Eric Oglander, Four honeysuckle spoons, 2017, wood, various sizes
March 31 - April 29, 2017
Eric Oglander grew up in rural Tennessee, passing his idle hours fishing, adventuring, and reveling in the forest’s unknown depths. Nature served as his earliest inspiration and drove him to pursue art. Eventually, he left the woods behind to pursue a career in New York City, but the separation from the place that had so wholly informed his artistic process proved trying. In an effort to adapt to this new and decidedly urban environment, he began to learn, often via YouTube tutorials, traditional crafting methods, working with his hands to create tools and objects out of found organic materials. The resulting sculptures are personal and tactile—uniting his predilection and concern for permaculture, bushcraft and more traditional skill sets. These elegant, precious, and seemingly fragile tools prove a startling contrast to their supposedly utilitarian nature.
Beginning March 31, Eric Oglander will spend two weeks in residency at Institute 193, utilizing traditional methods to make unconventional tools from found materials. The resulting objects will be on display for the duration of the exhibition. Additionally, Oglander will produce a series of YouTube videos documenting his process.

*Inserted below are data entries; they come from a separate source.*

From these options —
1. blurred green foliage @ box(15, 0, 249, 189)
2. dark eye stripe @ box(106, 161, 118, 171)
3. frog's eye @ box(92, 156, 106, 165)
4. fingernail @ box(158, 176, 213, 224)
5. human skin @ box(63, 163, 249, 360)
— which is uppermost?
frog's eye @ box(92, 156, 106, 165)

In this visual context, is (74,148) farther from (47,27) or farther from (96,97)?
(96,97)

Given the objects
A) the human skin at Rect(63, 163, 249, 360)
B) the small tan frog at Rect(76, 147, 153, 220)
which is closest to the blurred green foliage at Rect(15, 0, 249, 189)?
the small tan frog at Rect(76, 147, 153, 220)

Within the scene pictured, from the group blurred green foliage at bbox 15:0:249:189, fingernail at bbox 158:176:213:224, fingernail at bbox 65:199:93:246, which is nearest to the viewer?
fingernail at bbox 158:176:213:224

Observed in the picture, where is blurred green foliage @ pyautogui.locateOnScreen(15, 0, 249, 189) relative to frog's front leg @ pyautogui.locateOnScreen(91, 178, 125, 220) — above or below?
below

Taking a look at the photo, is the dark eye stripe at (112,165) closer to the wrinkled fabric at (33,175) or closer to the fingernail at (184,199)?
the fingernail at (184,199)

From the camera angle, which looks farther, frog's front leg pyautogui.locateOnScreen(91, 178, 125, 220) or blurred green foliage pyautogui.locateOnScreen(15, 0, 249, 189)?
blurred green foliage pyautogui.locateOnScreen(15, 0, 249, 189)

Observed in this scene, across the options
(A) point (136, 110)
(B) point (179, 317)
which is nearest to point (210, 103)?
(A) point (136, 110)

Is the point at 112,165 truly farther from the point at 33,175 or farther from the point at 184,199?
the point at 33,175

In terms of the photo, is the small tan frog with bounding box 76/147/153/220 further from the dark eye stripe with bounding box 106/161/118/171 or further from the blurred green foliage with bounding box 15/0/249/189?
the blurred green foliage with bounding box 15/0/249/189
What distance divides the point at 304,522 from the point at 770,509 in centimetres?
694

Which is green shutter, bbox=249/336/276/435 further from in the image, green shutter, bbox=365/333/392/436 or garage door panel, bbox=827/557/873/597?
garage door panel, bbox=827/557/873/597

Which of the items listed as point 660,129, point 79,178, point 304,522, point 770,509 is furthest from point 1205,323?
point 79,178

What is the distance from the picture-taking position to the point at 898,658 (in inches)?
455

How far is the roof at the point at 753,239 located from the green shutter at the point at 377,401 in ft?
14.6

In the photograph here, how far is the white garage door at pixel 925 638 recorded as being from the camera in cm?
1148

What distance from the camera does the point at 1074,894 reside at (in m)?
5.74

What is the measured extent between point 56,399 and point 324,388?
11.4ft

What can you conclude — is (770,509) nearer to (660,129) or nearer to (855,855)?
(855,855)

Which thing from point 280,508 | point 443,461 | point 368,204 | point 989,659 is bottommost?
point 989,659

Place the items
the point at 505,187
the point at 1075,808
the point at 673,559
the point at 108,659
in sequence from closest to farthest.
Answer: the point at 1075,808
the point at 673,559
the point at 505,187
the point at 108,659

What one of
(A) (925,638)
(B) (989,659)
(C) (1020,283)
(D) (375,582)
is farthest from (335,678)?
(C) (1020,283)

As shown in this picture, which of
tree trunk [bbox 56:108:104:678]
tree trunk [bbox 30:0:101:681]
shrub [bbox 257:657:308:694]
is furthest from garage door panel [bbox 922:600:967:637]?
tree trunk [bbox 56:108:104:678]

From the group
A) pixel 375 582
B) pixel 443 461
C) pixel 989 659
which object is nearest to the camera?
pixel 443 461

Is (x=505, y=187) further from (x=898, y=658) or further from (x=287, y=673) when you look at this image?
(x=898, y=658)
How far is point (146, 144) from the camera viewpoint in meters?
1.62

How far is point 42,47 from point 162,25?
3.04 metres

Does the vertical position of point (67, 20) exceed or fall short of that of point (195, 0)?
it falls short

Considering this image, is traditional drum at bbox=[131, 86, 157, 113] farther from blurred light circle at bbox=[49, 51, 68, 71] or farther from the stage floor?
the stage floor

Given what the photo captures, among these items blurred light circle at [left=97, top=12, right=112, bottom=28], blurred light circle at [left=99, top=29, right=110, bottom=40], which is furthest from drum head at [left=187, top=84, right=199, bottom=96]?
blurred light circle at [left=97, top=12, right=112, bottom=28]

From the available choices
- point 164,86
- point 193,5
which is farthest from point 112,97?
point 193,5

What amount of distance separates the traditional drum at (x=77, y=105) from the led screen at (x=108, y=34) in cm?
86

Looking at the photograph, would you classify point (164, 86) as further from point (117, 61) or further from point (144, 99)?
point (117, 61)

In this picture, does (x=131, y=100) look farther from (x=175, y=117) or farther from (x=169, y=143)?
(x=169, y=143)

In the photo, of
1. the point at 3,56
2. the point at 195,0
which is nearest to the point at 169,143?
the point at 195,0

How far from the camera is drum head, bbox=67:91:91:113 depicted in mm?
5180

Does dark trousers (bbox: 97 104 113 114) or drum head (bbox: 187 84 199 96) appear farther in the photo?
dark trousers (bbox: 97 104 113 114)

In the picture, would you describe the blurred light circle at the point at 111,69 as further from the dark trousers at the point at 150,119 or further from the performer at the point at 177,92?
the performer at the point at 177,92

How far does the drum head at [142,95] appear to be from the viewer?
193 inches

Oglander’s interest in popular digital platforms extends beyond this practice. His project Craigslist Mirrors, and its accompanying book consists of a collection of found images of mirrors for sale appropriated from Craigslist. Again, he uses YouTube as a contemporary method of distributing, collecting, and consuming knowledge, especially skills that would have, in other times or cultural settings, been passed down from person to person. According to the artist, “the confluence of one of the more influential websites of our time and many of the oldest skills known is a compelling union. YouTube has become our generation’s hand axe, our wheel. It’s a universal tool.” The theme of the free-spread, democratic sharing of this kind of knowledge is inherent in much of his work.
A series of tensions play out in Oglander’s objects and practice: city versus country; digital versus manual technologies; usefulness versus obsolescence, art versus craft. He is able to exist comfortably in the liminal space between this multitude of polls, raising questions without answering them.